Ino had wandered into a casino and was making her own share on money in there.  
"You look a little young to be in here," said a man who was loosing terribly to her.

"Your just saying that because I'm kicking your ass and you want me throw out so you can get your money back," Ino said happy as she pulled in another pile of chips.

**LATER**

"Oh God my head why does it hurt so bad?" asked Shikamaru as he sat up on a bloody table. Then he noticed Neji was also getting up and rubbing his head.

"You guys finally up good lets go," Krit said cheerfully. Neji just followed and not knowing what to do Shikamaru also followed.

"Ummm what happened to us in there?" asked Shikamaru seeing as Neji was happy and probably not going to ask.

"I just wanted to kill a couple of hours is all." Krit said as she inserted something into the remote, "We should probable find are other friends."

"Hey look at that," Said Neji pointing to a store with TV is in the windows, showing the news.

_"In other new sand storms are hitting some of the biggest banks in the world along with a teddy gram factory scientist are baff . . ." _the TV fuzzed out then cleared to see Shino in a white robe holding a staff.

**"Citizens of the Earth I am GOD if you do not bow to me then I will plague your cities with locusts," **cries of outrage could be herd through out the city. "**fine** **have** **it** **your** ** way," **with that the TV went blank. Moments later the sky went dark and swarms of locusts when though the town people screamed in terror

"Oh shit," was all that any of them could say.

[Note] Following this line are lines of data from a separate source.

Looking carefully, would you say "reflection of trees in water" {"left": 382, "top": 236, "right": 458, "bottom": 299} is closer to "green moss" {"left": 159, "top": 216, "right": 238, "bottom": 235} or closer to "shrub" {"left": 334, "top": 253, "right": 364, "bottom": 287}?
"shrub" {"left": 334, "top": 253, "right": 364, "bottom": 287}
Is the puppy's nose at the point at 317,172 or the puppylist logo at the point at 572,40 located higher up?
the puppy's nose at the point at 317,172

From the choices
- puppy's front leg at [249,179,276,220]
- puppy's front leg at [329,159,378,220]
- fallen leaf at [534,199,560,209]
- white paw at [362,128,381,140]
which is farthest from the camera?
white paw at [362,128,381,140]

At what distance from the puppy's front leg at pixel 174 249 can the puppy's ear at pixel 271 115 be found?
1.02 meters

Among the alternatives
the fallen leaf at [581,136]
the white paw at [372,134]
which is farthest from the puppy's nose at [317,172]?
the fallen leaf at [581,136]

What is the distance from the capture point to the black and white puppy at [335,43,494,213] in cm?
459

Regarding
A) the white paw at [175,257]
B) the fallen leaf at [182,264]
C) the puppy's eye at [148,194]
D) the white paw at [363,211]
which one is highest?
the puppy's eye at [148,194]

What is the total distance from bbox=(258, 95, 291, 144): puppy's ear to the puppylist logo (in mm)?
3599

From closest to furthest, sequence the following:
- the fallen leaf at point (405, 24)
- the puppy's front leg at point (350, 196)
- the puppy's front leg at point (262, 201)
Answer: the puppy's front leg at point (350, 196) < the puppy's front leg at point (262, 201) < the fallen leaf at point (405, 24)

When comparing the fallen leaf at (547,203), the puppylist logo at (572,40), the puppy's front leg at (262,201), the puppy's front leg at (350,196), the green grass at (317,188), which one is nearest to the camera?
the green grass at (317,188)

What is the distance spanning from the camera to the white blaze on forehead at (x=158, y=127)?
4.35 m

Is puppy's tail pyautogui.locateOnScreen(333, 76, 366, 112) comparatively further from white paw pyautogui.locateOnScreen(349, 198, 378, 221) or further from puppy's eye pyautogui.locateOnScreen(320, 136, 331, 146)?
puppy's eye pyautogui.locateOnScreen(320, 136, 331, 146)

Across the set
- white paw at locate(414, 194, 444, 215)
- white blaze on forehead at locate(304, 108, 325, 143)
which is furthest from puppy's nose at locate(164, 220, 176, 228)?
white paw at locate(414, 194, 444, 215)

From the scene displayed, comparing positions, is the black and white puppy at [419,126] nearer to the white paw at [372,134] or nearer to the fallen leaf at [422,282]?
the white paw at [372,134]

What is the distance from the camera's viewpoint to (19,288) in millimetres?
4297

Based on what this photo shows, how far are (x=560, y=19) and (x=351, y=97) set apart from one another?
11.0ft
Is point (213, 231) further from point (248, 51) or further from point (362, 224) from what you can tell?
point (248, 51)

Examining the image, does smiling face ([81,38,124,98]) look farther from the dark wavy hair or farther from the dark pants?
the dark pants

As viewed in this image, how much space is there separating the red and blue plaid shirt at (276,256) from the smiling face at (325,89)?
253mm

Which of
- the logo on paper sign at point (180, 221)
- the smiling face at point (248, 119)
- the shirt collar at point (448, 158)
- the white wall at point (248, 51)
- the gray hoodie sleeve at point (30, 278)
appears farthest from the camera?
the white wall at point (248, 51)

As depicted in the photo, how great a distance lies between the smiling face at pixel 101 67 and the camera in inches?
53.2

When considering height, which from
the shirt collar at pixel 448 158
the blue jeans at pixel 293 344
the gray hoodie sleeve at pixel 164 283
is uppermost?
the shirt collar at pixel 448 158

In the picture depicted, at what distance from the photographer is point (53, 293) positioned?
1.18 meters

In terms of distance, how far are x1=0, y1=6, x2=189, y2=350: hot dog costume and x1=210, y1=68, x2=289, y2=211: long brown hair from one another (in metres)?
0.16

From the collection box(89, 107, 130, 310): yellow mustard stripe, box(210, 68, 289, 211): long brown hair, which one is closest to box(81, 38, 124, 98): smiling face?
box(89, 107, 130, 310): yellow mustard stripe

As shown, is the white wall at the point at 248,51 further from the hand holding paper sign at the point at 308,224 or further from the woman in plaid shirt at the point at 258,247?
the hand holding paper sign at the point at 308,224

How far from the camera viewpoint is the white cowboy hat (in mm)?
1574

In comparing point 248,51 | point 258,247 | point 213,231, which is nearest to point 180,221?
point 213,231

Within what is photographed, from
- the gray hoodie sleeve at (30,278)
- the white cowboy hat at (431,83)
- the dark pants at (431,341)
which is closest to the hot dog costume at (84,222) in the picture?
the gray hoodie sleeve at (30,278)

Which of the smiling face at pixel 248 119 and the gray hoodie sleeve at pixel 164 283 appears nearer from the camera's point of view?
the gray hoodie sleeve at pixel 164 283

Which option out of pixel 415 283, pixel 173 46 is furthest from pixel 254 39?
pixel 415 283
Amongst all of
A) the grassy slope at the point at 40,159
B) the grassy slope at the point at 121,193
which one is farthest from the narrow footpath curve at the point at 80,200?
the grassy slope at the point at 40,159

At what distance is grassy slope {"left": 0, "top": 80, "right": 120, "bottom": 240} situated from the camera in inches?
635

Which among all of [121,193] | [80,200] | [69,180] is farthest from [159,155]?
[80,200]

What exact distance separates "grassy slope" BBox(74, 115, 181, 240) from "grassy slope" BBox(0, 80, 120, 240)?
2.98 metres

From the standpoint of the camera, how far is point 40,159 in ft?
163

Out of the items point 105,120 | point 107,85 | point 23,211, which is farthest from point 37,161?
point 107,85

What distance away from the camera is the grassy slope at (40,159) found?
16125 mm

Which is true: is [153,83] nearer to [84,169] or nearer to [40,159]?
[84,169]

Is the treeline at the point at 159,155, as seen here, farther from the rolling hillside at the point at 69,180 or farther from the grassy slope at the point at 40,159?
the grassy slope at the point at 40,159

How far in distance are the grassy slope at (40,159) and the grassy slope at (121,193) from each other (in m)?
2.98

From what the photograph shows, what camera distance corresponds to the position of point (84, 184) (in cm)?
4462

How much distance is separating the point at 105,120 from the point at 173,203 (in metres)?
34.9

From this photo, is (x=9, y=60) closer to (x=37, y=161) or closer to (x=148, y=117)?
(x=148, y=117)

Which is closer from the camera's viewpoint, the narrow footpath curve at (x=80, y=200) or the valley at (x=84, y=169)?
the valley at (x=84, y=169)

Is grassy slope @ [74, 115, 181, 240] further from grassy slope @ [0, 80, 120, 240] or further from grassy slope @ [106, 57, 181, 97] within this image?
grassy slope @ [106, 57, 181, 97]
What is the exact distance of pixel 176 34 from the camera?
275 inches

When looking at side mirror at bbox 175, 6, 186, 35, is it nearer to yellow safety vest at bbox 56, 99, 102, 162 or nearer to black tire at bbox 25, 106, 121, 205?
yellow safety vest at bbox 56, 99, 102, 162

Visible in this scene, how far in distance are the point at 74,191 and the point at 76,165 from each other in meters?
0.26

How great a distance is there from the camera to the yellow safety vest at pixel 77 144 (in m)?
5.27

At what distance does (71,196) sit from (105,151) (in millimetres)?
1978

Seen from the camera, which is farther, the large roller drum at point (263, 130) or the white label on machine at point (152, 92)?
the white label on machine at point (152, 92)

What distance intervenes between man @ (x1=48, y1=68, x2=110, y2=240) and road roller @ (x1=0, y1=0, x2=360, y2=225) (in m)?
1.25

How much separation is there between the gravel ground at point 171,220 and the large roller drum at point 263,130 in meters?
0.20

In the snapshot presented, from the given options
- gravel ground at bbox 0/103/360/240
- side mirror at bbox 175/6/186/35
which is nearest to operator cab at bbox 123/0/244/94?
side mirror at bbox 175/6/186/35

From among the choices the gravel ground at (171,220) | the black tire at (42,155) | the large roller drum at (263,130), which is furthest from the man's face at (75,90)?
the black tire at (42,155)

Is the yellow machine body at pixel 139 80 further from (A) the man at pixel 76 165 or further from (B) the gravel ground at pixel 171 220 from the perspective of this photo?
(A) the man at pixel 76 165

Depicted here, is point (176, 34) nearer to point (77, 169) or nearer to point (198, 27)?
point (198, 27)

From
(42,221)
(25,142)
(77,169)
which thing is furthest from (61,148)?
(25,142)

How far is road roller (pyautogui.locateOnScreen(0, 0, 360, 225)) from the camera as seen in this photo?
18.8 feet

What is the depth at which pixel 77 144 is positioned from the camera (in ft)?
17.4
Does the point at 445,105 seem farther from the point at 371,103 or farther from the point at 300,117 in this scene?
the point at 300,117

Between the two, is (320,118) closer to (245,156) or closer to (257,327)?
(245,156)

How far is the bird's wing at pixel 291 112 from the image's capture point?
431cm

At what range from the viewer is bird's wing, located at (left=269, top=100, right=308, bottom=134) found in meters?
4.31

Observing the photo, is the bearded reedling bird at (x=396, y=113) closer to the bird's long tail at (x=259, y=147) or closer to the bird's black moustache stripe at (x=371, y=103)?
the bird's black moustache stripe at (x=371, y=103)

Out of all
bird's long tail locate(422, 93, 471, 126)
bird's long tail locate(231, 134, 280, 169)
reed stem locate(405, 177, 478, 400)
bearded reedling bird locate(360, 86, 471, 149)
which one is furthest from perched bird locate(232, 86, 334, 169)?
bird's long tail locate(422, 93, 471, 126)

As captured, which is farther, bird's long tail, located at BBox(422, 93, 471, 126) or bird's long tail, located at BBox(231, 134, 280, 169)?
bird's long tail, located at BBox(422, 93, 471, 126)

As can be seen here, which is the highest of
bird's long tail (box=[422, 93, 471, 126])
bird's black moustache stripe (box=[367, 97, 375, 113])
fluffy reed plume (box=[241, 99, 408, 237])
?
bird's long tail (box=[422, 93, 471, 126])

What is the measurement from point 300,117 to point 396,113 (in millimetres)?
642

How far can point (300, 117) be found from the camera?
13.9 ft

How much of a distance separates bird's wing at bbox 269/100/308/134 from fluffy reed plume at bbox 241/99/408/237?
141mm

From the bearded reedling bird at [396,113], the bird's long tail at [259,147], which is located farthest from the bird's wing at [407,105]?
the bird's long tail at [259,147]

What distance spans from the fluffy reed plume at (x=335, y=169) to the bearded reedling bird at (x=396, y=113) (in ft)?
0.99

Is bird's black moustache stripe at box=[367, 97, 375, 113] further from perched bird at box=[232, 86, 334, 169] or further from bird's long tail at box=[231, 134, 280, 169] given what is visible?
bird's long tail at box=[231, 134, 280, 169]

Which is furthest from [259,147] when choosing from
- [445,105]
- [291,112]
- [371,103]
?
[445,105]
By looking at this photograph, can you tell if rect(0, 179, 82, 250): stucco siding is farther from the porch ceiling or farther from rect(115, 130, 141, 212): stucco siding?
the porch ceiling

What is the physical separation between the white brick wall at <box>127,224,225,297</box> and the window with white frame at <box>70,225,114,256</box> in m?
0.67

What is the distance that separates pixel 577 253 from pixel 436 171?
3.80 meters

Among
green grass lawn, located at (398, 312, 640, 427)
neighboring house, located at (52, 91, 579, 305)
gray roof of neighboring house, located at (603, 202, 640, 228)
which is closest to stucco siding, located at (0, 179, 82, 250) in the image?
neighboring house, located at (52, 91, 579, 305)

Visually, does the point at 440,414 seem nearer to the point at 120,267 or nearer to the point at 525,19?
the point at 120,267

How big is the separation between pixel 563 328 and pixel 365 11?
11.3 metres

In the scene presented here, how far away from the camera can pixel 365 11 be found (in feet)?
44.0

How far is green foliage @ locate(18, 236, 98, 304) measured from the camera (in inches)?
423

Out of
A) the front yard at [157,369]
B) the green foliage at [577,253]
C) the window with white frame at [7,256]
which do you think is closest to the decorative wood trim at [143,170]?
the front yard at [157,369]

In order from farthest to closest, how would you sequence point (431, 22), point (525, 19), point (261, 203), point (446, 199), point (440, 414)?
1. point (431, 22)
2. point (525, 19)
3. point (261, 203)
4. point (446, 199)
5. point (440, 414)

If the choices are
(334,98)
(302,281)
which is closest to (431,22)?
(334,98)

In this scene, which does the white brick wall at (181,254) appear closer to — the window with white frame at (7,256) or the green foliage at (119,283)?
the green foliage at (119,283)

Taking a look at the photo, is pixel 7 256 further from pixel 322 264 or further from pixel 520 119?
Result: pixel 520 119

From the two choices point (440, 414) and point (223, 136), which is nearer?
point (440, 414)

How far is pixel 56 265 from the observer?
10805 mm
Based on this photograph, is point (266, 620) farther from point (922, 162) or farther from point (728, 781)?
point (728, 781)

"Hey you guys what the Hell is going on? Why was Shino saying he was god on TV!" Yelled a annoying blond holing a sack of money.

"Ummm power trip," suggested Neji.

"Well now what do we do?" asked Shikamaru clearly pissed .

"WE BURN EVERYTHING!" Yelled Krit as she pulled out a flame thrower and ran into a bar and came out running right before it went up in flames. "To the Fire department we can't have any interruptions!" and with that they stole another car and when to each fire station and set it on fire. Soon they traded there car for a fire truck and went to the nearest gas station.

"No we can't have the fire stop no, no, no it must grow," Krit mumbled as she used a fire truck to drench the un lit buildings in gas. When all the gas was gone they drove off right as the fire had started to spread to that area.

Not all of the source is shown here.